My sons came to collect all my possessions, they are now all safely stored in s24 garage waiting for me to decide where they will be moved to next. I am now camping in my house, I'm making the most of an decent toilet and hot shower before its luke warm showers and long drop compost toilets ha ha
My last day of work is this Thursday, I have felt a bit lost over the past week as I step back allowing the new team I have been training to take the reins, but I am really looking forward to starting my adventure and seeing where the road takes me.
My boss has organised farewell drinks for me at a local pub/restaurant on Tuesday after work, I feel very humbled that despite me only having worked their for a short time that he feels I warrant such attention.
I will be catching up with friends over Easter and then doing last minute cleaning and packing before handing my house back on the 4th April.
Life is pretty quiet at the moment, nothing exciting to report, I am just getting things ready for my trip, finding ways to cut down space as the my car is not huge and I have a lot to get in to it. I had my car serviced last week ready for its journey and I have full breakdown cover just in case.
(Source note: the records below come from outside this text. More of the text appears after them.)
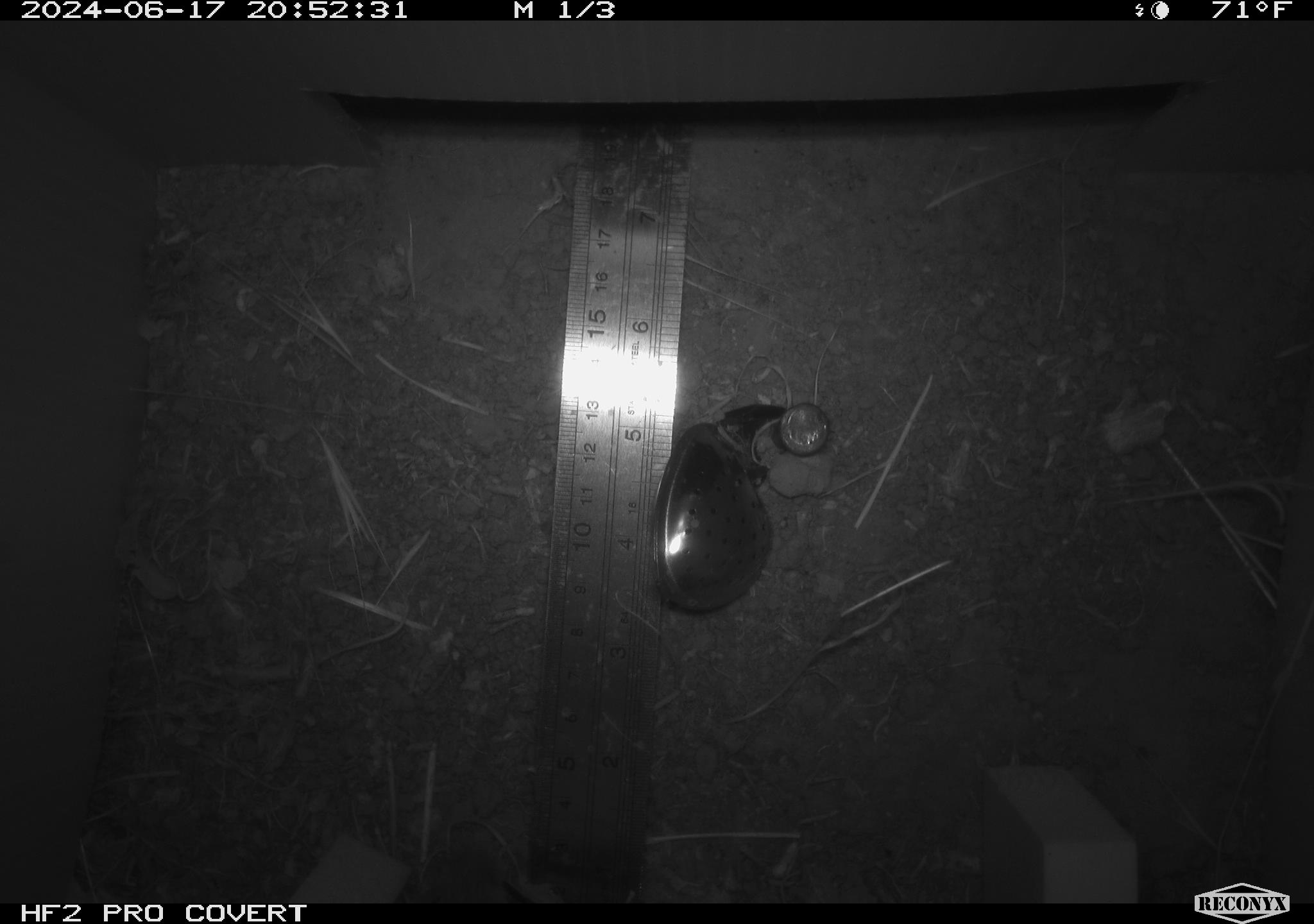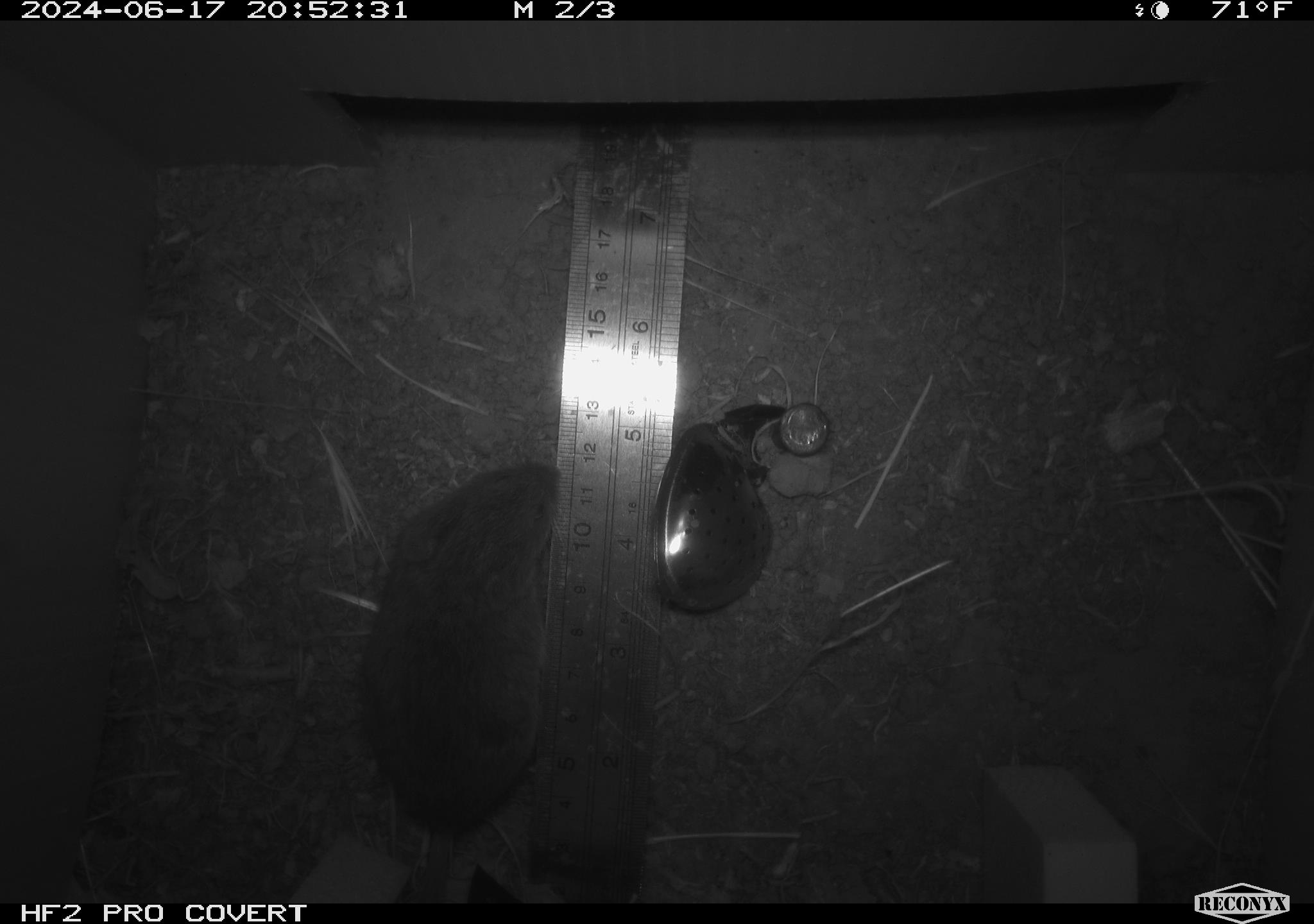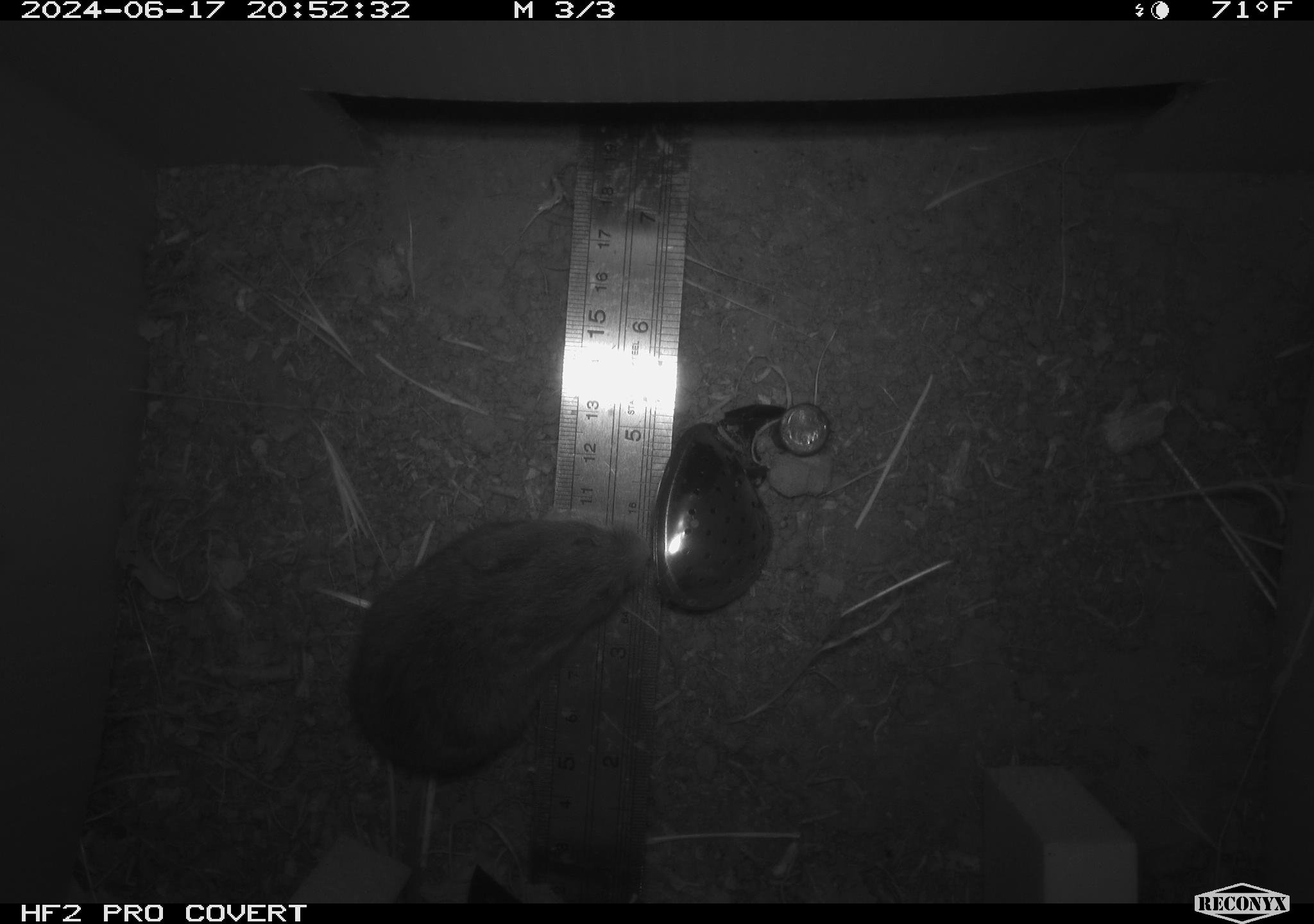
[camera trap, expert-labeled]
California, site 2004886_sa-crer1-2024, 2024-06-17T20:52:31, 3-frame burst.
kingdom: Animalia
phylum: Chordata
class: Mammalia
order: Rodentia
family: Cricetidae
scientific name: Arvicolinae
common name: voles, lemmings, and muskrats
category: arvicolinae subfamily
S24 let me know the plans for his wedding in August, he has booked a house for myself, his fiance mother and brother, then another house for h and s21 and his g/friend. The ceremony is in the afternoon and then we are all going to a country hotel for drinks and something to eat. That evening we are all going star gazing at an observatory and then back to the house I am staying in for dinner which they have organised a chef to come and prepare for us. There will be 8 of us altogether. I thought it was just the ceremony and then I would be able to leave, spending as little time as possible with h as we wont have seen each other in nearly 2 years and its going to be very awkward, I can already feel the anxiety building and its still 5 months away! .....I keep telling myself; perhaps he wont go ...
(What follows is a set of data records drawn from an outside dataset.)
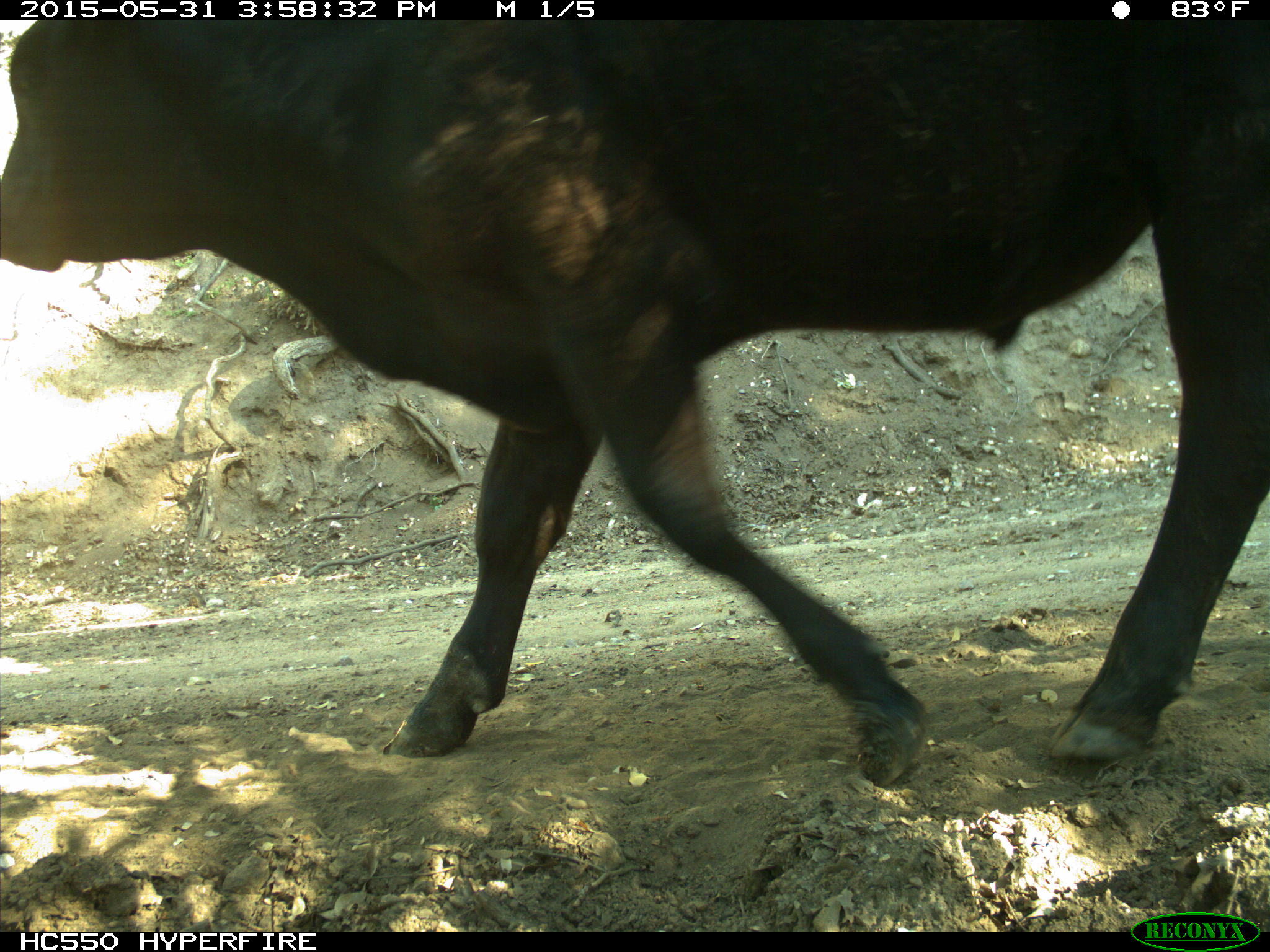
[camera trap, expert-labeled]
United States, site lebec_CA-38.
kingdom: Animalia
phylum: Chordata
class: Mammalia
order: Artiodactyla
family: Bovidae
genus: Bos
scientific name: Bos taurus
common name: domestic cow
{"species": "Bos taurus (domestic cow)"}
Nothing from H since mid January, I have dropped off his radar again. I admit I am sad, its been nice hearing from him again and reading his emails, he always writes so well and to my sense of humor, I was even enjoying the odd compliment. I do still miss him terribly and he (irritatingly) still enters my thoughts every day, but I accept that this is what he wants and I have to get on with my own life without him in it now.
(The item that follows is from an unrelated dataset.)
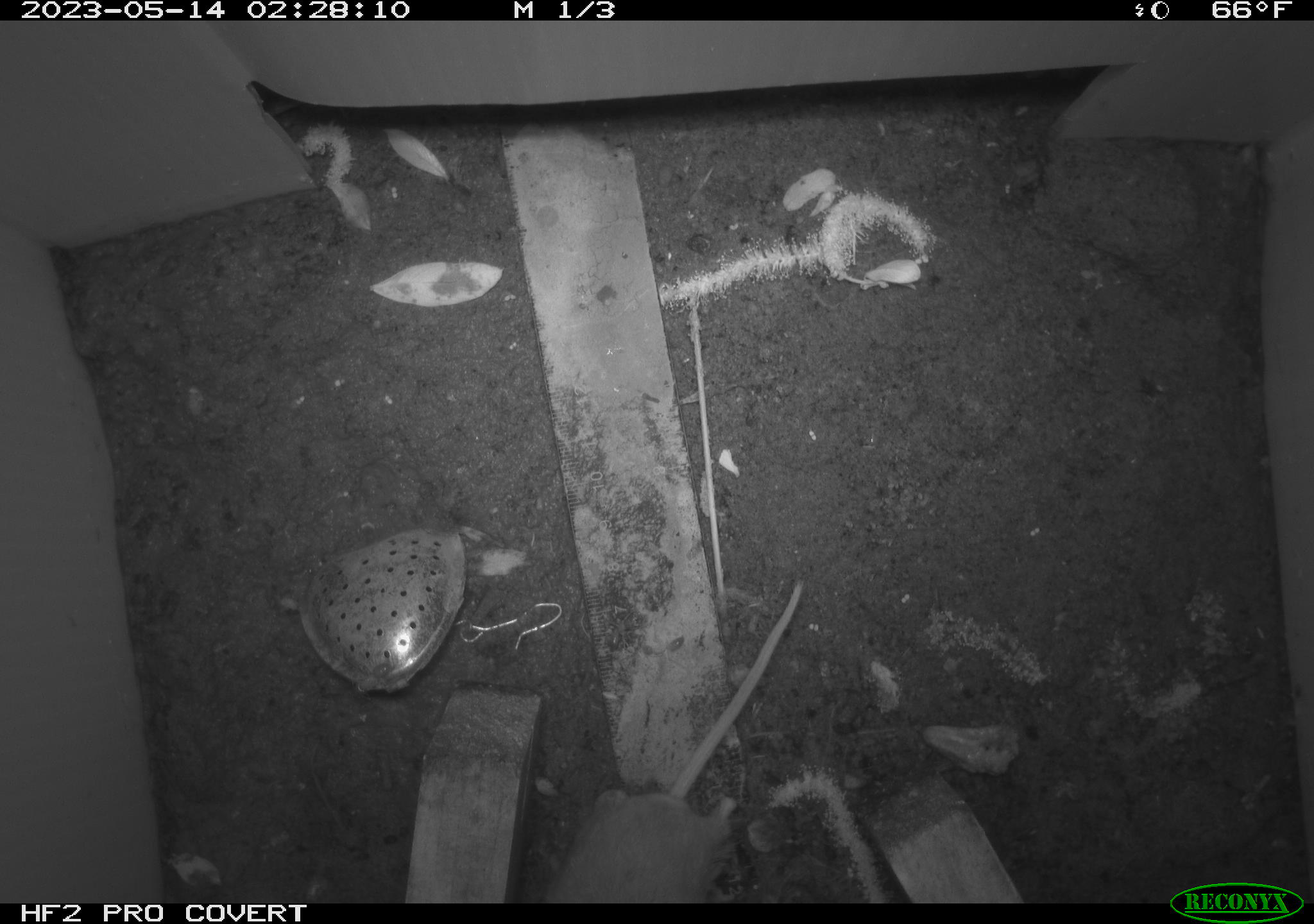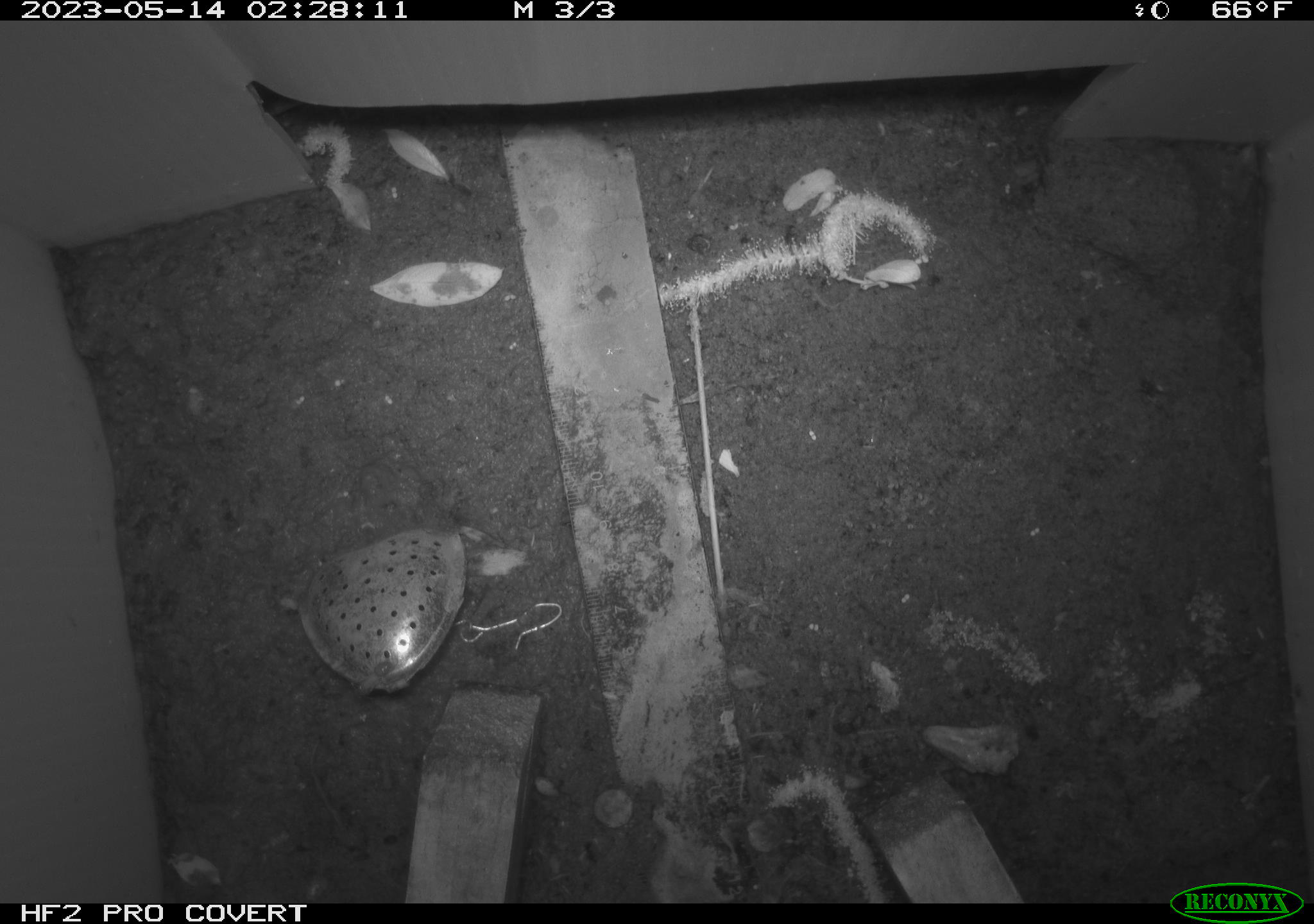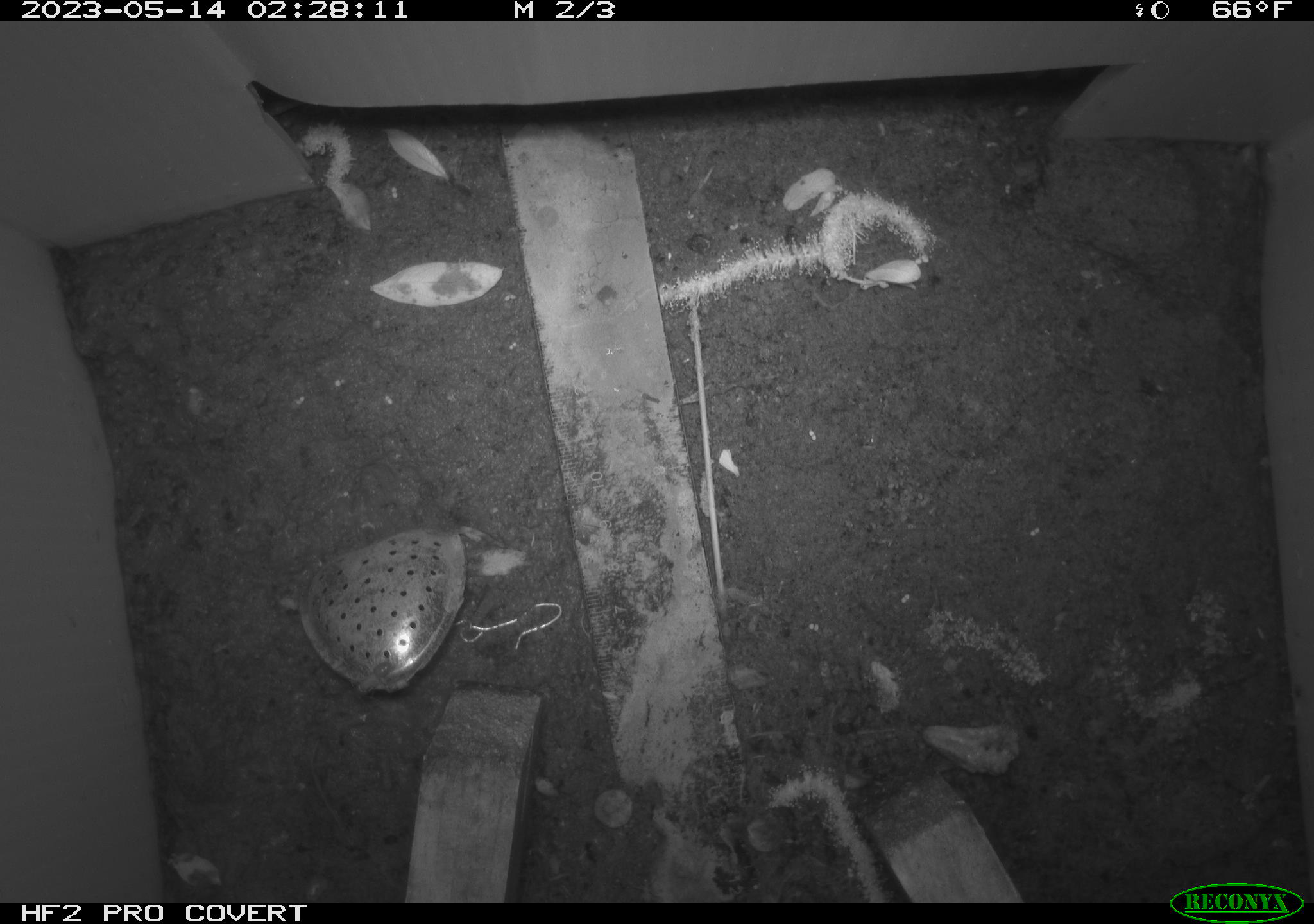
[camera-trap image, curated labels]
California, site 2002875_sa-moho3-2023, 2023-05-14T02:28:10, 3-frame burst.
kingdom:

So 4 more work days and I am free to do and go where I please until my bank balance tells me otherwise lol. I don't really have a plan, its kinda of the whole point of this adventure, I am booked in to stay with s21 early May so fingers crossed that the weather is on my side and the autumn chills hold off a little longer (although the boys have told me bring thermals as there is already snow on the ranges!!)
I will check in before I leave and hopefully update you all along the way, I am really excited about it .... and a little nervous at going in to the unknown ... but mainly excited.